À l'article 3, la création du comité de règlement des différends commerciaux agricoles va dans le bon sens mais certains aspects, notamment sa composition, nous interpellent. Le comité ne comprend que trois membres, mais un seul membre peut être issu d'un des trois secteurs – producteurs, transformateurs, distributeurs. Il nous faut corriger ce point, sur lequel j'ai pu échanger avec notre rapporteur.

Le consommateur est le grand oublié de cette proposition de loi. Il est pourtant l'une des solutions pour une meilleure rémunération de nos producteurs. Plusieurs études montrent en effet un intérêt croissant de l'opinion publique pour une évolution vers une rémunération plus juste des agriculteurs.

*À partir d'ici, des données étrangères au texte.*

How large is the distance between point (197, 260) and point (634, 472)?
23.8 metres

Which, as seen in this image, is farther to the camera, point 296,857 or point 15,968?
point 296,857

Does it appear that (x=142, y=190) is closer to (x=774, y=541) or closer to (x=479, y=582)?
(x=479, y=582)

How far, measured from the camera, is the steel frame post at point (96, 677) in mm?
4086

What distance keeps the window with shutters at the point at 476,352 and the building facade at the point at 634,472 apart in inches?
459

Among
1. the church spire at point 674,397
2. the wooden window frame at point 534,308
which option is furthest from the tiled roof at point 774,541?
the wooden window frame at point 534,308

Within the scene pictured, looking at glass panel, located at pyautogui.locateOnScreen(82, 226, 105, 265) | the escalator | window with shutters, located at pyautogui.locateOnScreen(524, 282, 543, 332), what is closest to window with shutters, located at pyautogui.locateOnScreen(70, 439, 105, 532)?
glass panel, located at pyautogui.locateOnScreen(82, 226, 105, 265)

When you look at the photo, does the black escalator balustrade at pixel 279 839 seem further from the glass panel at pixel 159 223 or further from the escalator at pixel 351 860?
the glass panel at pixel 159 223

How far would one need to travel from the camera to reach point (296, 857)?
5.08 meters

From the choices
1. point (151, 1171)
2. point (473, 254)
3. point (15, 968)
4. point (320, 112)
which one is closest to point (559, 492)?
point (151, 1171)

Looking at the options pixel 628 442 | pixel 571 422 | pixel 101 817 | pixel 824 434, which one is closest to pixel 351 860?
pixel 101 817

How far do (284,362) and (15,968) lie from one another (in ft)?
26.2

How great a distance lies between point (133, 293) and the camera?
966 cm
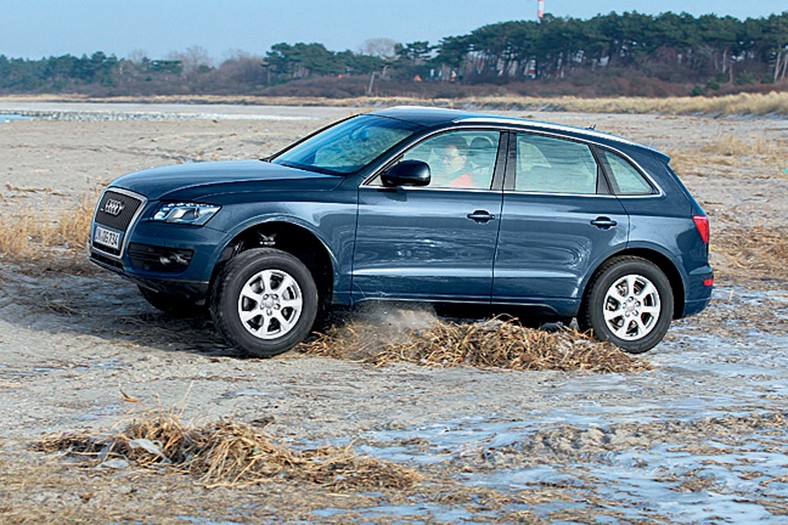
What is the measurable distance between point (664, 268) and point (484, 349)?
5.84 feet

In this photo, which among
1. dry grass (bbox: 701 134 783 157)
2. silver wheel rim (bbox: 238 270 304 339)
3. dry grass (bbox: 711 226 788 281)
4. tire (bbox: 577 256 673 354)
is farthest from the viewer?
dry grass (bbox: 701 134 783 157)

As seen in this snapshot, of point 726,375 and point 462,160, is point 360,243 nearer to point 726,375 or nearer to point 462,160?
point 462,160

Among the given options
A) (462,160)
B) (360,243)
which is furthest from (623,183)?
(360,243)

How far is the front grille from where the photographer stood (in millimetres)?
8141

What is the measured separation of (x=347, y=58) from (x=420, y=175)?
5278 inches

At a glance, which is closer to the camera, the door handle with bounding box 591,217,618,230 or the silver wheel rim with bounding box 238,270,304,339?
the silver wheel rim with bounding box 238,270,304,339

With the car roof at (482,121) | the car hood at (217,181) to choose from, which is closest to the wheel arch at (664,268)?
the car roof at (482,121)

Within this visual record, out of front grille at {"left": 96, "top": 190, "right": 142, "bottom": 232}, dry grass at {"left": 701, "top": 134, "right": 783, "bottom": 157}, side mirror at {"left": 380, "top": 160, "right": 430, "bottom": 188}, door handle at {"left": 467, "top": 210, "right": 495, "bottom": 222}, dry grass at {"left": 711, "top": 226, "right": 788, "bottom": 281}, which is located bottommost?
dry grass at {"left": 711, "top": 226, "right": 788, "bottom": 281}

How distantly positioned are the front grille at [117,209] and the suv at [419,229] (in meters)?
0.02

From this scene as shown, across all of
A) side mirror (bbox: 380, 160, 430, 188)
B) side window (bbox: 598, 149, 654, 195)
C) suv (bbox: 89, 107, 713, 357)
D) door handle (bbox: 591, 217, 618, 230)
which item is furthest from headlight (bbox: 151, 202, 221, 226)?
side window (bbox: 598, 149, 654, 195)

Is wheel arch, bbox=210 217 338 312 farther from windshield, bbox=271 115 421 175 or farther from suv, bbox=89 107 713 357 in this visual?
windshield, bbox=271 115 421 175

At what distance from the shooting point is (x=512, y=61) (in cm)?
11631

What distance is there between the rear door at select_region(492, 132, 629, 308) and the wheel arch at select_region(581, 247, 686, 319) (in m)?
0.12

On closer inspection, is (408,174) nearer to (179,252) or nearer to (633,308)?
(179,252)
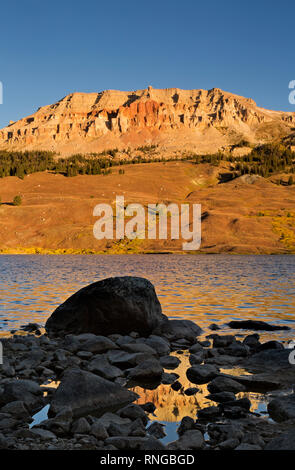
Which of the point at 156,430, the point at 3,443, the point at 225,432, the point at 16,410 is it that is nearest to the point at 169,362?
the point at 156,430

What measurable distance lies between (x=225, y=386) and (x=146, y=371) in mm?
2480

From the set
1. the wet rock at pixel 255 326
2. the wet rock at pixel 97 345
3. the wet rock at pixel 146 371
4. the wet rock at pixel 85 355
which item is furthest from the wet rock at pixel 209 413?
the wet rock at pixel 255 326

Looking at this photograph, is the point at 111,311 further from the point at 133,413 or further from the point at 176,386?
the point at 133,413

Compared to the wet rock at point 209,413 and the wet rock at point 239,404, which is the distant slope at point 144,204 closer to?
→ the wet rock at point 239,404

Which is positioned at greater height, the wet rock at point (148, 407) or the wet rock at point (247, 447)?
the wet rock at point (247, 447)

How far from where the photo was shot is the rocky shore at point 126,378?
28.1 feet

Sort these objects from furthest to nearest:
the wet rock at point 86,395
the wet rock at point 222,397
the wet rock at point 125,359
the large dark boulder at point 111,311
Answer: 1. the large dark boulder at point 111,311
2. the wet rock at point 125,359
3. the wet rock at point 222,397
4. the wet rock at point 86,395

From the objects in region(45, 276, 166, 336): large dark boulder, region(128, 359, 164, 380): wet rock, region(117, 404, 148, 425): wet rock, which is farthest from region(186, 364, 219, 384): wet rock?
region(45, 276, 166, 336): large dark boulder

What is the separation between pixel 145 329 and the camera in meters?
19.7

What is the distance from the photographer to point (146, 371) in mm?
13383

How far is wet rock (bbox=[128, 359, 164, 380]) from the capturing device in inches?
523

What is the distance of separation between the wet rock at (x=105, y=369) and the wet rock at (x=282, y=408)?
457cm

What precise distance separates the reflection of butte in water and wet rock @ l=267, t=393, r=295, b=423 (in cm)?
43

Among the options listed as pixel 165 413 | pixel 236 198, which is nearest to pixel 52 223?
pixel 236 198
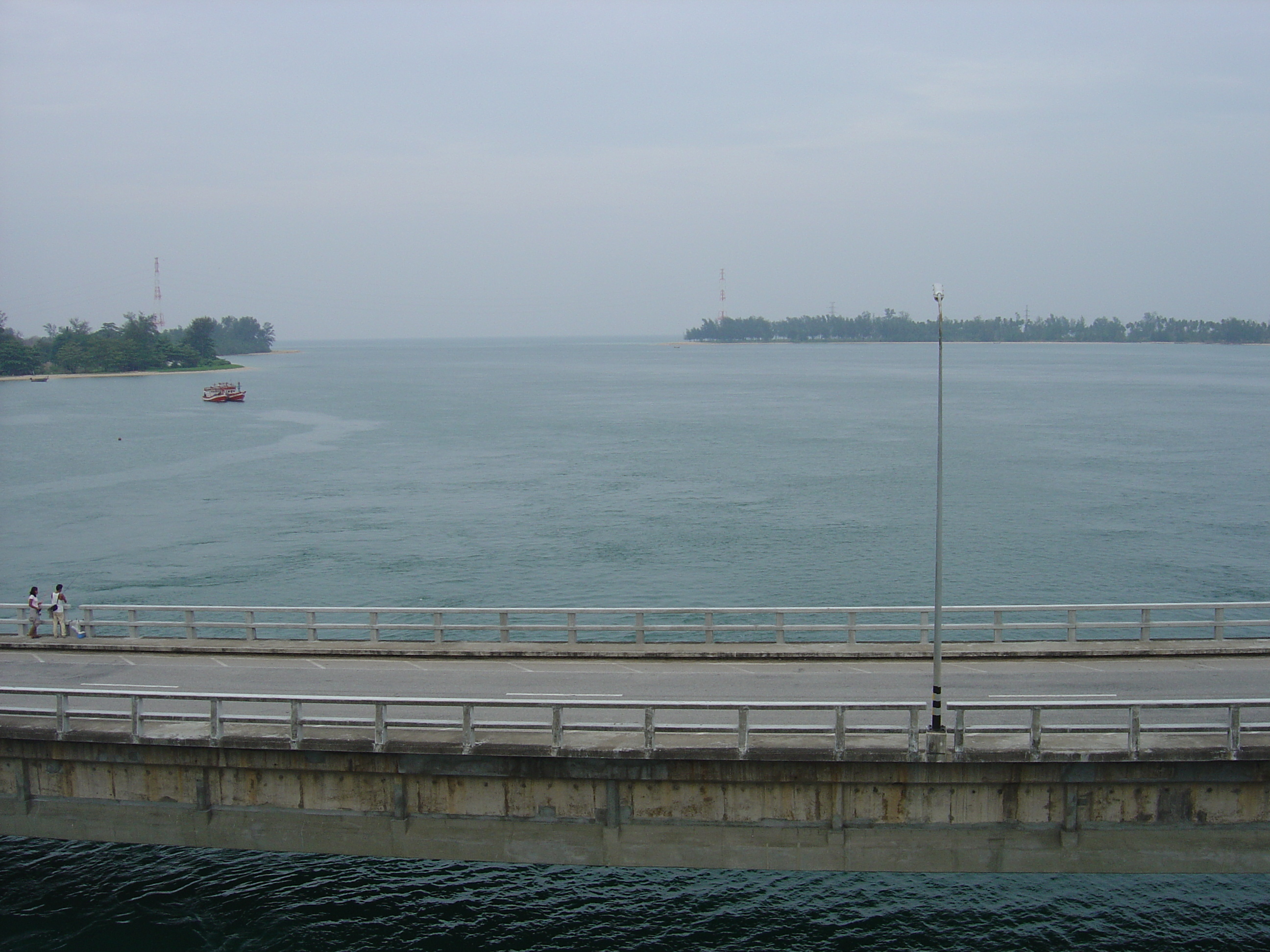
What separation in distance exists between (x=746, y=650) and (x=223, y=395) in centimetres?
15363

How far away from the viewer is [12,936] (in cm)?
2053

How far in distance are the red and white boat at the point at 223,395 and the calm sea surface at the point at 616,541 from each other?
19.9ft

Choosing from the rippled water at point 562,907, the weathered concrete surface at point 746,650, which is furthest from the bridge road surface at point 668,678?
the rippled water at point 562,907

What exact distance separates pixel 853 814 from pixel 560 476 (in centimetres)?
6424

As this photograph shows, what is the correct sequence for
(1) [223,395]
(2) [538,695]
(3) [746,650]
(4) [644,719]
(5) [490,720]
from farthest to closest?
(1) [223,395]
(3) [746,650]
(2) [538,695]
(5) [490,720]
(4) [644,719]

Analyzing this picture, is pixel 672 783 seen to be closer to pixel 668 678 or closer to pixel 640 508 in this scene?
pixel 668 678

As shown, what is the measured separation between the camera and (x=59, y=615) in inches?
1115

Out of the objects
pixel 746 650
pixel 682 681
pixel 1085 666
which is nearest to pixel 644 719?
pixel 682 681

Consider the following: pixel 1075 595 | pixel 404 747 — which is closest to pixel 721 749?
pixel 404 747

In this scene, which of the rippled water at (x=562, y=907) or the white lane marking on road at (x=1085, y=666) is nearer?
the rippled water at (x=562, y=907)

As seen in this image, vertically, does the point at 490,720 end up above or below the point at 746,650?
below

En ce sens, nous avons déposé un amendement pour soutenir, sous forme expérimentale, des initiatives d'affichage volontaire : le « Rémunéra-score » permettrait d'informer, de sensibiliser, de faire adhérer le consommateur et le citoyen à des pratiques commerciales vertueuses, pour une meilleure rémunération des producteurs. La filière bovine et un acteur majeur de la grande distribution sont déjà prêts à lancer l'expérimentation. Sans contraindre les autres acteurs, le législateur doit encourager cette initiative, qui va dans le bon sens.

Le groupe Les Républicains partage les objectifs de la proposition de loi. Néanmoins, de nombreuses inquiétudes demeurent quant à la réussite de l'application de ces dispositions. Plusieurs corrections devront être apportées, je l'espère dans un climat constructif. L'attente suscitée par ce texte est forte, mais certains acteurs et filières le considèrent comme incomplet et craignent de nouvelles déceptions. Il y a trois ans, déjà, les promesses s'étaient succédé et les attentes avaient été déçues. Si vous ne souhaitez pas décevoir à nouveau et perdre encore plusieurs années, il faudra cette fois renforcer le texte, en écoutant les propositions qui vous sont faites, sur tous les bancs. Les agriculteurs ont suffisamment attendu que le législateur règle enfin la question de leur rémunération.